After lunch we went to the Alice Springs School of the Air.  Had I realized (in other words paid attention) the coach would return to the hotel for a lecture, I would have skipped this trip.  It was just to show us how long-distance learning was developed and used for kids that lived hundreds of miles from Alice on the cattle ranches.  Road Scholar generally tries to support cultural and civic organizations through visits and gift shops.  I think this was one of those supports.
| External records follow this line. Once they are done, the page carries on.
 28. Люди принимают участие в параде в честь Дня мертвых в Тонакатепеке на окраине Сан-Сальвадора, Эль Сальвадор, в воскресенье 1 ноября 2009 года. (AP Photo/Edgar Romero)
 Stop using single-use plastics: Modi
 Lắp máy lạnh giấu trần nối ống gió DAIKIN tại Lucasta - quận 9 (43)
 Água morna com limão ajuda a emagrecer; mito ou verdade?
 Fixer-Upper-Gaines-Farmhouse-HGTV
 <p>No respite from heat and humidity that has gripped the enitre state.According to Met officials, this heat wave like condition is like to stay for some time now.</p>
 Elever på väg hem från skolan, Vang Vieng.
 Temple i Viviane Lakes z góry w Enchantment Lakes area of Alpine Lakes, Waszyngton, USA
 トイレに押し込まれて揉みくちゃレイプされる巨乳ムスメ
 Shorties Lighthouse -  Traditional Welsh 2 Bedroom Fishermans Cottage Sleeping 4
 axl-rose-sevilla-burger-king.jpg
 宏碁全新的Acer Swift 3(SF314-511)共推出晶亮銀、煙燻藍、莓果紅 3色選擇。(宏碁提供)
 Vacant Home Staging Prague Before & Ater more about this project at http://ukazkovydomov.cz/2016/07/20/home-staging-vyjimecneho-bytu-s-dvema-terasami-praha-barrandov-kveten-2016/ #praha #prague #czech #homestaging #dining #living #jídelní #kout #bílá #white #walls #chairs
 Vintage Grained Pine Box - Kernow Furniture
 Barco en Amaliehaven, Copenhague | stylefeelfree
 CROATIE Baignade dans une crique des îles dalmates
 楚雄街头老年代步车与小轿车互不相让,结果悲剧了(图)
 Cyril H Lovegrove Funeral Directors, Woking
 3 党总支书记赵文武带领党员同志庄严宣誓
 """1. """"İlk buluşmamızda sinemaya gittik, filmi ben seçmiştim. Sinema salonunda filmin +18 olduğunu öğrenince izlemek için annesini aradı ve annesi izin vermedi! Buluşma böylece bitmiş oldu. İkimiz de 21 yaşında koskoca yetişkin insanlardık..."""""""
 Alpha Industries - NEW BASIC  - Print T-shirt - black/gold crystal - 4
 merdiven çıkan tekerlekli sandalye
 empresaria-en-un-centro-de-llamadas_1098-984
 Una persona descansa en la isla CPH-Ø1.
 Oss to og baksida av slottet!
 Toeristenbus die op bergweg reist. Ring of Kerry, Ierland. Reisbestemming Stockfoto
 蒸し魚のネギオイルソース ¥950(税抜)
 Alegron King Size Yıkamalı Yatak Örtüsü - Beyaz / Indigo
Paunch art with Witchetty Grub

Our lecture was on Aboriginal Culture and Art in Central Australia.  The majority of the art consists of hand stencils in caves with ochre to depict ancestors and to claim land.  There are rock carvings on sandstone and paintings with white clay.  The best know Aboriginal artist to paint in a western style is  Albert Namatjira  The region is noted for its Papunya art, dot painting.  The Papunya Tula Artists is a cooperative formed in 1972 that is owned and operated by Aboriginal people of the Western Desert.  These paintings tell the Dreamtime creation stories.

The Alice Springs Trio

Tonight we had dinner and entertainment at the Olive Pink Botanical Gardens Cafe.  It was perfect timing to celebrate Wayne’s birthday.  We had a traditional steak on the barbie and song from Barry Skipsey.  Wayne had to perform with Barry on the Lagerphone.  I laughed until tears came.  Have fun with this at flickr.

Friday, March 16, 2018

Arts Longa, Vita Brevis

Dr. Pullin with The Sheep Shearers

Our lecturer this morning was Dr. Ruth Pullin, an expert on colonial artist Eugene von Gerard.  She provided insight on the development of art in Australia as a documentation of the fauna and flora by convicts and settlers for the British comparing it to the Hudson River School.  Some of the art was greatly romanticized in order to encourage settlers from Britain.  After the lecture we walked to the National Gallery of Victoria where Dr. Pullin acted as docent.  Two current exhibits rounded out the learning. 1) 600 early works illustrating the history of the settlement. 2) current works by Aboriginals depicting the horrors inflicted upon them by the settlers.  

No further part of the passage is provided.